Der Hinweis auf § 20 Abs. 2 WoGG deutet darauf hin, dass das Wohnungsamt davon ausgeht, dir würde Berufsausbildungsbeihilfe zustehen. Warum du keine bekommst, kann ich aus deiner Frage leider nicht ersehen.

In einem Widerspruch gegen einen Verwaltungsakt sollte deutlich hervorgehen, dass du Widerspruch einlegst. Zum Beispiel: "Gegen Ihren ablehnenden Bescheid vom ... lege ich hiermit Widerspruch ein."

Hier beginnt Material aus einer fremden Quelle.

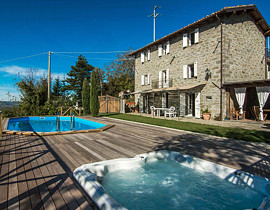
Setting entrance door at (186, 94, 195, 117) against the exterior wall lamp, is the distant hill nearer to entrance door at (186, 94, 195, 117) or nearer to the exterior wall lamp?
entrance door at (186, 94, 195, 117)

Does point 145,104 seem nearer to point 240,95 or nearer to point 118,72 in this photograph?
point 240,95

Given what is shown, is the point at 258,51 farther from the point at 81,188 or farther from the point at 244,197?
the point at 81,188

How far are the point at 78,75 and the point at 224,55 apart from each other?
27.3 metres

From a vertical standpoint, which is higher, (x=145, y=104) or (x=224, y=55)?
(x=224, y=55)

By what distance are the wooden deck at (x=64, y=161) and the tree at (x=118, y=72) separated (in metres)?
24.6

Dann folgt die Begründung. Weil Antrag und Widerspruch von verschiedenen Sachbearbeitern gelesen werden, legst du noch einmal die Fakten dar. Zum Beispiel: "Ich befinde mich im dritten Lehrjahr meiner Ausbildung zum ... Meine Ausbildungsvergütung beträgt monatlich ...... Die Miete für meine 39 m² Einzimmerwohnung beträgt monatlich ..... Eine Berufsausbildungsbeihilfe wurde mit Schreiben vom ... abgelehnt. Aufgrund dieser Umstände ist es mir nicht möglich, meine Miete aus eigenen Mitteln zu bezahlen. Ich bitte deshalb darum, Ihren Bescheid vom ... aufzuheben und mir Wohngeld zu zahlen."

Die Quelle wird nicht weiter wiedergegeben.